* _SUPPLIED DATA_:
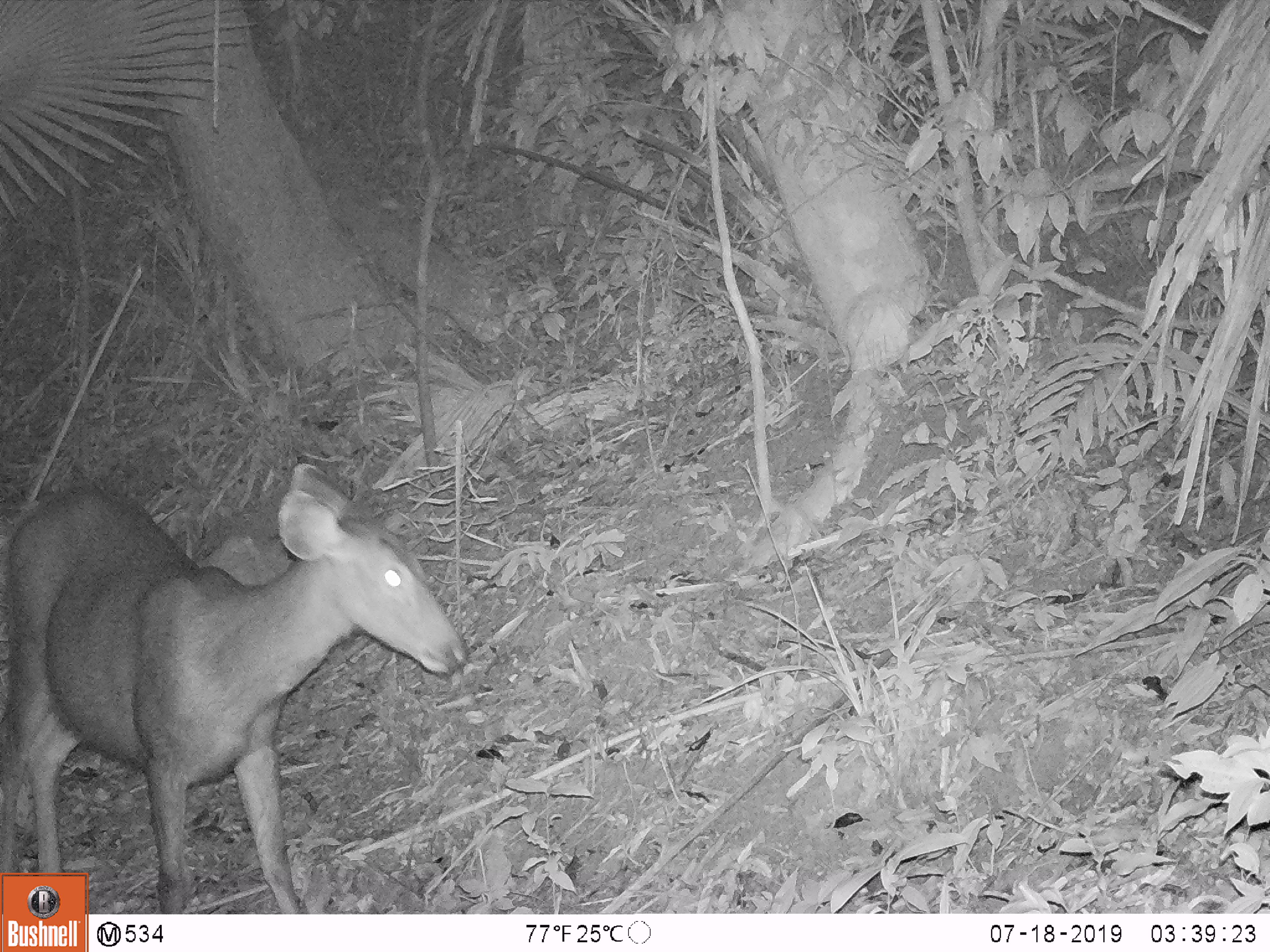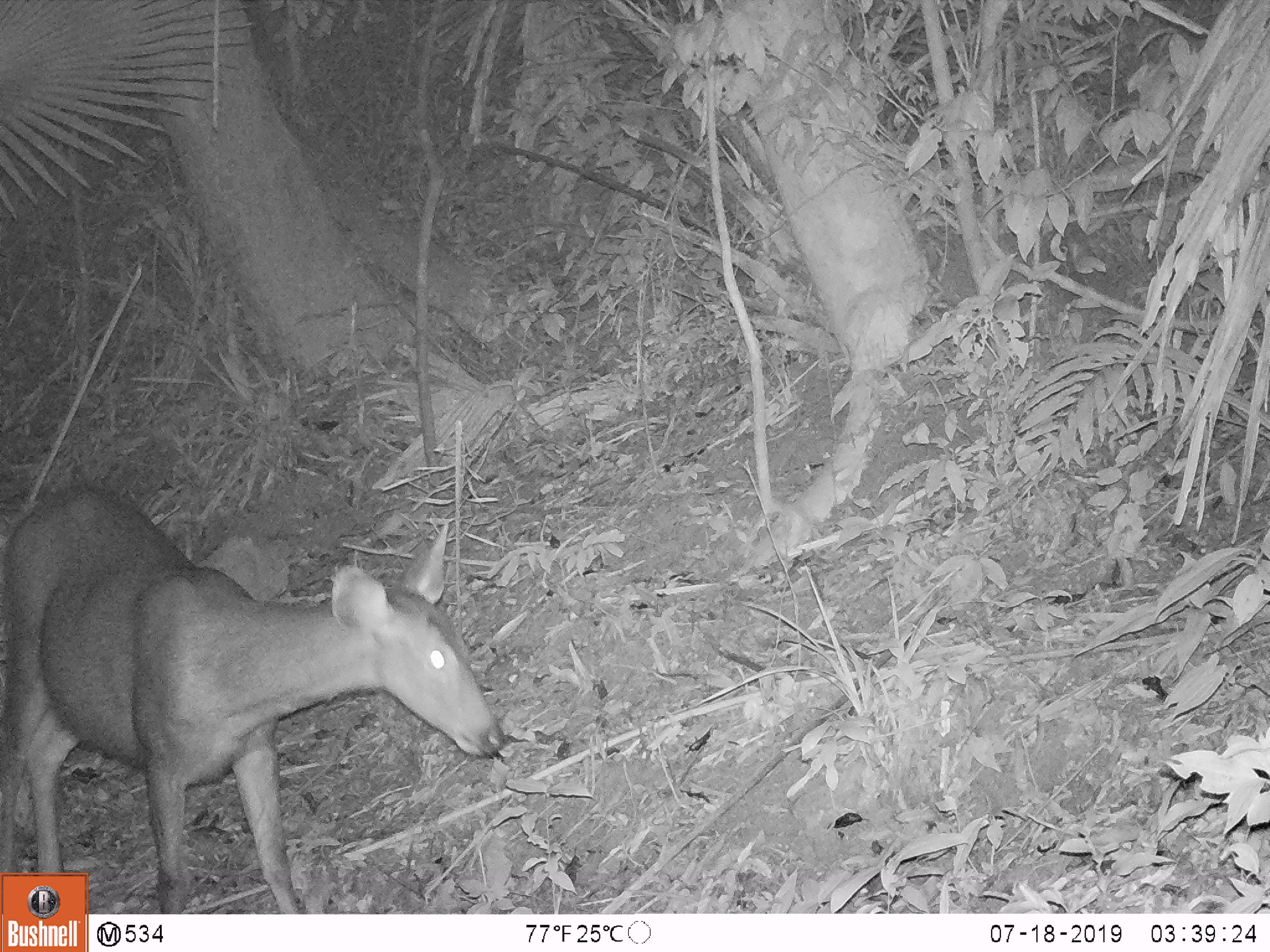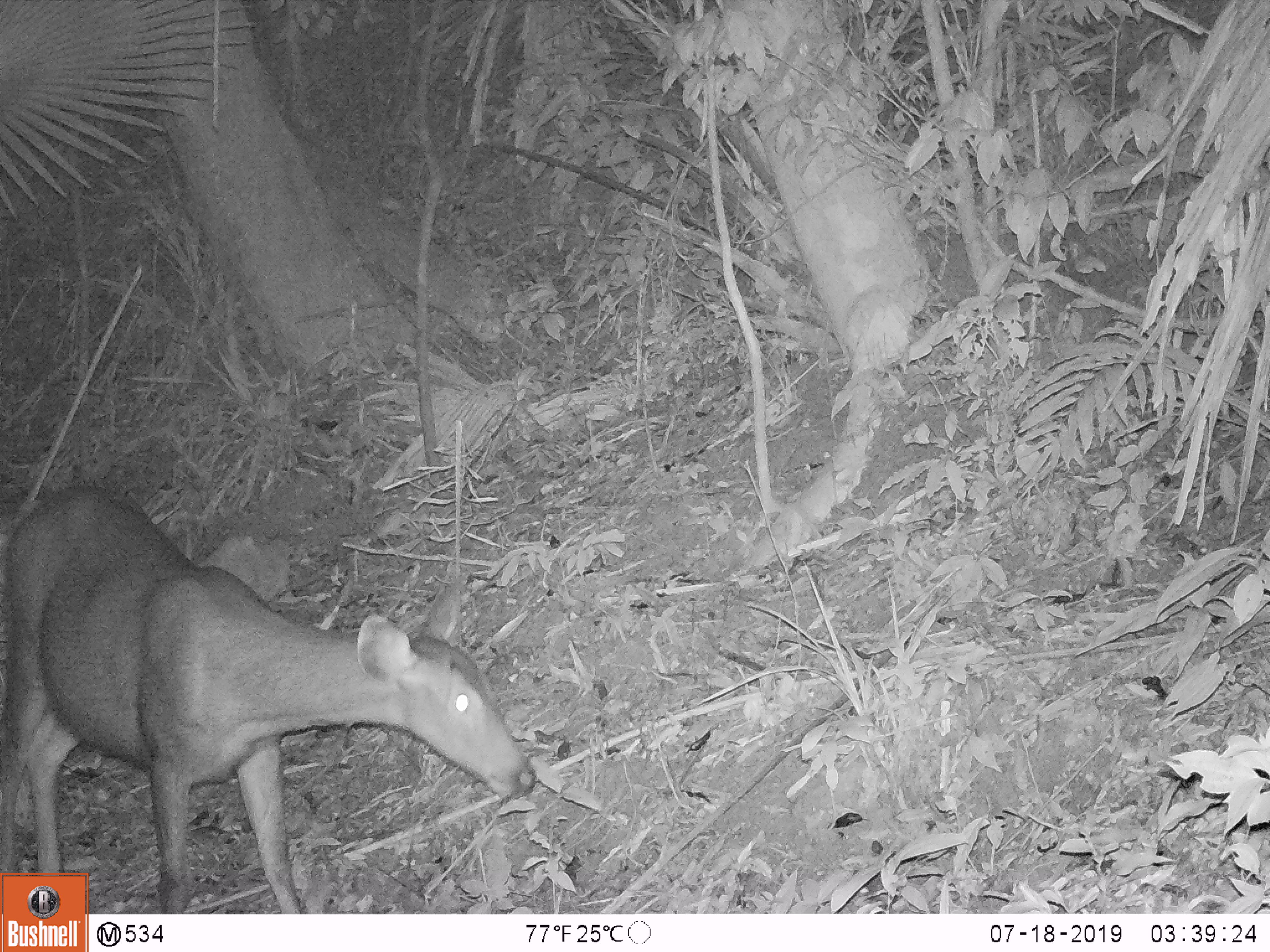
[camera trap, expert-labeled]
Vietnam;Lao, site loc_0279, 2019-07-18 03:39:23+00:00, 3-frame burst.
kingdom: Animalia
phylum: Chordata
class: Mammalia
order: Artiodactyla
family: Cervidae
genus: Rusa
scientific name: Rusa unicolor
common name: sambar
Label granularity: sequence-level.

* _WHAT IS BEING ASKED_: In the listing above, find the line with "scientific name: Rusa unicolor" and set down that line and all after it exactly, through the final line.

* _RESULT FOR THIS EXERCISE_:
scientific name: Rusa unicolor
common name: sambar
Label granularity: sequence-level.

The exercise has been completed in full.